# Time of flight of projectile from launch to landing

The formula below is the time of flight ( time of whole journey from launch(0,0) to landing (×,y) ) of a projectile whose initial vertical position is above the point of impact.

I am trying to understand how the right side of the equation is derived. For instance, how do I come up with 2gy$$_0$$ ?
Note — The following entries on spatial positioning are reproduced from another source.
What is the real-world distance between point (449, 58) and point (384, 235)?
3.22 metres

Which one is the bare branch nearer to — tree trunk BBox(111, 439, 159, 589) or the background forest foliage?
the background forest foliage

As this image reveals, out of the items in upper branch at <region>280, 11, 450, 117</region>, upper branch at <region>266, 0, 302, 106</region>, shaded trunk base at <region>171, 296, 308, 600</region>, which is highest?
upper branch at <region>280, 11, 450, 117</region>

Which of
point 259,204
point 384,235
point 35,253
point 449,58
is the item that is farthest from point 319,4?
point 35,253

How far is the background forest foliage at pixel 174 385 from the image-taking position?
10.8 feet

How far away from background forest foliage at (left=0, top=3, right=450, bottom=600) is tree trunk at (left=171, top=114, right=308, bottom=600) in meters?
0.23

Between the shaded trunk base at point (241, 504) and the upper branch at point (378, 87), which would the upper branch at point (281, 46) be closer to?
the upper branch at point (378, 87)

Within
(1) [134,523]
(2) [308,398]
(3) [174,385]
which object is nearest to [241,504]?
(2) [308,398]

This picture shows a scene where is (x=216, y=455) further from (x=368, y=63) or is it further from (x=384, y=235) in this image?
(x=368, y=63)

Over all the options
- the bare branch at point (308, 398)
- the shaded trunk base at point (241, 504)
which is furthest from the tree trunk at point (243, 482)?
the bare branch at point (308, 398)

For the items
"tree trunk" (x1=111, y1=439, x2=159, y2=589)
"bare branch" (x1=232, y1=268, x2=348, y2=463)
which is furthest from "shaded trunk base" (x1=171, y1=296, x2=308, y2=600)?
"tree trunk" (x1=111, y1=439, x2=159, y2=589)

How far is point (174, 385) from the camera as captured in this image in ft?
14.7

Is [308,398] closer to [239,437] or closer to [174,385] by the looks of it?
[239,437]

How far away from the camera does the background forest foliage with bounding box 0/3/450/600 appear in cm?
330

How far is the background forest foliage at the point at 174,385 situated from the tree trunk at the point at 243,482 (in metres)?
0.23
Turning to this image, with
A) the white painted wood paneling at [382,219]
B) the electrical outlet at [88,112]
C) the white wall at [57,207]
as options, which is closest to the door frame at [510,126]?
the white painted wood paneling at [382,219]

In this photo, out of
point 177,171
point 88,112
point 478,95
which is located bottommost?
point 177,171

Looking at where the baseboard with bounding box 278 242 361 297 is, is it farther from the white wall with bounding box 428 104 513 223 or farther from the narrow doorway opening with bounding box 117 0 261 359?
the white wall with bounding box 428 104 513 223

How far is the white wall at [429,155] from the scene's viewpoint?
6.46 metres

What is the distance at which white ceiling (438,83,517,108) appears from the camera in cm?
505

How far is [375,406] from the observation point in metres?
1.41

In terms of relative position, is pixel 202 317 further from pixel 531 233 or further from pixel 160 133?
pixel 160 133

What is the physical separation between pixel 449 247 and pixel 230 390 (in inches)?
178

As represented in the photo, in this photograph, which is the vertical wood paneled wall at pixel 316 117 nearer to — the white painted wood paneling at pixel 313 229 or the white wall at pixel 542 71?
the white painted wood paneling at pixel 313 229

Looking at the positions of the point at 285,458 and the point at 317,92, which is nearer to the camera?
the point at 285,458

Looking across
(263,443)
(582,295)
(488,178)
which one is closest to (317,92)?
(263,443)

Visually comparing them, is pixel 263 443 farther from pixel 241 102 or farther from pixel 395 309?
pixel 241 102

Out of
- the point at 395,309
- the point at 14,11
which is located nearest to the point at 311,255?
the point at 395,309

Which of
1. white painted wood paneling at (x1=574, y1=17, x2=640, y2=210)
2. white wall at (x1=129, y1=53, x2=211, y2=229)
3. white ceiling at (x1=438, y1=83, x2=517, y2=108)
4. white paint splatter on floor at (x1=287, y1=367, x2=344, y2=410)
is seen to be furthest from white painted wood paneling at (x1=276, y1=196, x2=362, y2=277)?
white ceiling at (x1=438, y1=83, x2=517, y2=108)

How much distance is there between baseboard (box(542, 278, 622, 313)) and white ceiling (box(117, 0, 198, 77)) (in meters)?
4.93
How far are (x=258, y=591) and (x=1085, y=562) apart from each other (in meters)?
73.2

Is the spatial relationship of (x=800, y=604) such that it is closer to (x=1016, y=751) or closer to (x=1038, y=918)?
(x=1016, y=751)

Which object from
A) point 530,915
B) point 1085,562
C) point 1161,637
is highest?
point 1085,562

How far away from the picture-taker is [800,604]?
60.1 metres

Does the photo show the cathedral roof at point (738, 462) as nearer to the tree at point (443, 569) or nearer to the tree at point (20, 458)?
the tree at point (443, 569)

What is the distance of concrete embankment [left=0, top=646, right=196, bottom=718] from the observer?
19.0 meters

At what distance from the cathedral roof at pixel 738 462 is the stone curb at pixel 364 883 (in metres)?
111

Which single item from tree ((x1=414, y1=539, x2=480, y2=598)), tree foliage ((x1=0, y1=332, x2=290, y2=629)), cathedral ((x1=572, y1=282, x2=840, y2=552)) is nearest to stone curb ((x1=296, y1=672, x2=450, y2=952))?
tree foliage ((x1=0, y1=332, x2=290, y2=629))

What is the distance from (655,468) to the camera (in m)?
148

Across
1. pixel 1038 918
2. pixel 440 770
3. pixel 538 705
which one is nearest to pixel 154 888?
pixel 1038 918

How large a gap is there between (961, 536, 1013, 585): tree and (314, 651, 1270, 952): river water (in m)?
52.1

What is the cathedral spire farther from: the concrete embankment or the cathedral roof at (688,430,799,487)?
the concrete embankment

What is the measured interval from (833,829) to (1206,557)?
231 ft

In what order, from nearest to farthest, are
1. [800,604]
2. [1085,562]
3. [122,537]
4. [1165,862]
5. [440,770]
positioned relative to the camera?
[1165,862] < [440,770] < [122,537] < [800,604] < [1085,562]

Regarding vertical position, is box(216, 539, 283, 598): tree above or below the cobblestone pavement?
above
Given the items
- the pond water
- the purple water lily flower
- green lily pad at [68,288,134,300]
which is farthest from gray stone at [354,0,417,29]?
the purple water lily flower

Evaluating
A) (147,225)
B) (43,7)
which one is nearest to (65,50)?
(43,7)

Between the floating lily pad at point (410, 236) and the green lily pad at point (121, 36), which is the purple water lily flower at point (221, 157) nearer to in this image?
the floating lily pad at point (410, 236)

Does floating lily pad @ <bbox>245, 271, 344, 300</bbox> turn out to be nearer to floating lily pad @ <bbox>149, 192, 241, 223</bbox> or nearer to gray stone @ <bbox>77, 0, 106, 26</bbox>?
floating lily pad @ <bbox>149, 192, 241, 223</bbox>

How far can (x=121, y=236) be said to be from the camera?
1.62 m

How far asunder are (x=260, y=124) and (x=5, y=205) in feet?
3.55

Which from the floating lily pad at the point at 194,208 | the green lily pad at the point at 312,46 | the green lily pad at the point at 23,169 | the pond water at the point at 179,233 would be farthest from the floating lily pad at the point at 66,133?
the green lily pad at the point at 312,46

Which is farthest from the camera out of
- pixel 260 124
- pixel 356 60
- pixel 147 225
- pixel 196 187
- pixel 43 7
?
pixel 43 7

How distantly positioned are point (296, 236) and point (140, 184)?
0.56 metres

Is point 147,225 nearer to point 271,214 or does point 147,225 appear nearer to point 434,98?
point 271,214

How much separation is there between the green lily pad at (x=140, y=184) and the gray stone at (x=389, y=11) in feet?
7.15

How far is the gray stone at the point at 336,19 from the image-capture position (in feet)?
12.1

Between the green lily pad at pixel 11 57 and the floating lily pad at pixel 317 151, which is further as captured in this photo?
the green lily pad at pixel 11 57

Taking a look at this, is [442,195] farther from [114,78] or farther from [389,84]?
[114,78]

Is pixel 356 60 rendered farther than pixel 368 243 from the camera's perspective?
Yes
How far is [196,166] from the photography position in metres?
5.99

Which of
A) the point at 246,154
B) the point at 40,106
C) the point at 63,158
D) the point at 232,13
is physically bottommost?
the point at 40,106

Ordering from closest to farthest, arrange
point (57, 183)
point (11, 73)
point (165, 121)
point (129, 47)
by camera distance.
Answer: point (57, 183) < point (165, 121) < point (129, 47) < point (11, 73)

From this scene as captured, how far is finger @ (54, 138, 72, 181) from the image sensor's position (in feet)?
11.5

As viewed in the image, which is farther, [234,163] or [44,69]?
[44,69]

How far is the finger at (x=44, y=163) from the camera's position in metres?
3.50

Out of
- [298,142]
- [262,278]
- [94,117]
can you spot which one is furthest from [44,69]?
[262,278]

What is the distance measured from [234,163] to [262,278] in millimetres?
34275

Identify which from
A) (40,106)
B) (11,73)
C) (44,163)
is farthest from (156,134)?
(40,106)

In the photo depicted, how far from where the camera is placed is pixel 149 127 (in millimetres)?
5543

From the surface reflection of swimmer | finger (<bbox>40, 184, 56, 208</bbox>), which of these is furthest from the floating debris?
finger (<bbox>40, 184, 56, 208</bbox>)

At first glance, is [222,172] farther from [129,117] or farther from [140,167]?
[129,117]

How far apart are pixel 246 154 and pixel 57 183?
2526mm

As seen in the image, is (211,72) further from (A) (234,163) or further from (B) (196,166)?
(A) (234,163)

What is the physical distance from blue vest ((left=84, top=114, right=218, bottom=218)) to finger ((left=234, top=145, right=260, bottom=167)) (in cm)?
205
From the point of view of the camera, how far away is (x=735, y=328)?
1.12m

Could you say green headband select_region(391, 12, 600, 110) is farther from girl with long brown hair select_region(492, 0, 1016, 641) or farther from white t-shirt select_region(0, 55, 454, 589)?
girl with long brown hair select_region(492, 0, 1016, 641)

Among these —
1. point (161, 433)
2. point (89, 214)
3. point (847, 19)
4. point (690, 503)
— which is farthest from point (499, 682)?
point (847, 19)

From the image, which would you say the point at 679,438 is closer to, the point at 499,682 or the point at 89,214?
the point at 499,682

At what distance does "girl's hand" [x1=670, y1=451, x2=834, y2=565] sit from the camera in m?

$$\frac{d}{v.cos(\theta)}$$ = $$\frac{v.sin(\theta)+\sqrt{\left(v.sin(\theta)\right)^2 +2gy_0}}{g}$$

Where

g = gravitational acceleration

y$$_0$$ = initial vertical position (h)

d = entire horizontal distance or range of the flight from launch to landing

v = velocity

$$\theta$$ = initial launch angle

Thanks

• You can find the proof in any good physics book. Also refer to Projectile_motion. – gimusi Nov 27 '18 at 22:04
• This was actually from wikipedia. It didn't show how the right hand side is derived, and I am unable to find an online resource for this particular derivation. – Edville Nov 27 '18 at 22:09
• Ah ok! I've added a hint to find the solution. – gimusi Nov 27 '18 at 22:14

• $$y(t)=h+v_0 \sin\theta \cdot t-\frac12 g t^2$$
then by the condition $$y(t)=0$$ find the time of landing $$t_{L}$$.